Эвангелина отворачивается, но я знаю, что она плачет.
– Прости. Я никогда не хотел причинить тебе боль, – говорю я.
Она снова смотрит на меня.
– Ну, тем не менее, причинил. Наверное, мне повезло, что у меня нет сердца, потому что ты не можешь его разбить.
Я тянусь к ней, но она отталкивает мою руку.
– Я не собираюсь тебя ждать, Эш.
– Я никогда не просил тебя об этом, – говорю я.
Она вздыхает, плечи поникли. Она сдалась. Эвангелина поднимает взгляд на луну, её темные глаза блестят серебристым светом. По щеке стекает одинокая слезинка, но она её не стирает.
– Я просто подумала, если бы ты узнал бы меня получше, то захотел бы быть со мной, а не с ней. Но этого не произойдет, не так ли? – тихо говорит она.
– Нет. Думаю, нет.
Она судорожно вздыхает, и я чувствую себя просто ужасно из-за того, что раню её чувства, но я не могу лгать. Иначе, дальше может стать только хуже.
– Эвангелина, ты когда-нибудь находила меня привлекательным? – спрашиваю я.
– Да, – говорит она. – Ты очень привлекателен…
– Нет, я имею в виду не внешность. Я на самом деле тебе нравился?
Она пожимает плечами.
– Не знаю. Меня влечет к тебе, но это… физическое влечение. Словно ты моя потребность. Жажда. Но я едва тебя знаю, Эш.
Я, понимающе, киваю. Между мной и Эвангелиной определенно существует притяжение, но нет той эмоциональной связи, как между мной и Натали.

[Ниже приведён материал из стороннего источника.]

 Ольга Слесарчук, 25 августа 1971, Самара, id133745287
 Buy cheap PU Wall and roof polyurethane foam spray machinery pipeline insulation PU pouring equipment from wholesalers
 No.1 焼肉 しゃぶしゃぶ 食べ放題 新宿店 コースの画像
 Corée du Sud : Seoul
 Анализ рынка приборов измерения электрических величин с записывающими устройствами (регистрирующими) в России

– Мне кажется, это серьезное давление, что мы должны испытывать друг другу определенные чувства, потому что мы – Кровные половинки. Но, на самом деле, ты не испытываешь этого ко мне, а я к тебе, – говорю я.
Она всхлипывает.
– Эш…
Я притягиваю её к себе и обнимаю, пока она плачет. Она такая маленькая, такая хрупкая. Зоопарк вокруг нас совсем тих, клетки пусты и безжизненны. Это её мир: тишина, одиночество. Это было моей жизнью до встречи с Натали. Мне повезло. Сколько всего могло произойти… Ненавижу тот факт, что мне пришлось бросить её на произвол судьбы, но что я мог сделать? Единственное, в чем нуждалась Эвангелина, в том, что я не мог ей дать: моё сердце.
– Ты еще встретишь кого-нибудь, кого-нибудь достойного, – говорю я, когда она отстраняется от меня.

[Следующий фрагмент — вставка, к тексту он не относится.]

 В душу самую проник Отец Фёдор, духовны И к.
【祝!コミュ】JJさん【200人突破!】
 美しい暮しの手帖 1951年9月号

– Кого? Мы единственный оставшиеся полукровки.
– Нет, не единственные. Нас больше. Я сам их видел, – отвечаю я. – Мы можем искать их вместе.
Неожиданно, она встает.
– Нет причины, чтобы оставаться. Меня здесь ничего не держит. Анноры больше нет, ты с Натали, да и Сигур не очень-то во мне нуждается. Пора двигаться дальше, – говорит она.
– Ты не можешь сейчас уйти, – говорю я, поднимаясь на ноги.
– Почему? Назови мне причину, по которой я смогу остаться.
Я не могу.
– Прощай, Эш. Может, как-нибудь свидимся.
Она идет к лодке, которая доставит её обратно к Пограничной стене. Она в последний раз бросает на меня долгий взгляд и уплывает. Мое сердце наполняется тоской, понимая, что она покидает меня.
А я гадаю, увижу ли я ее еще когда-нибудь.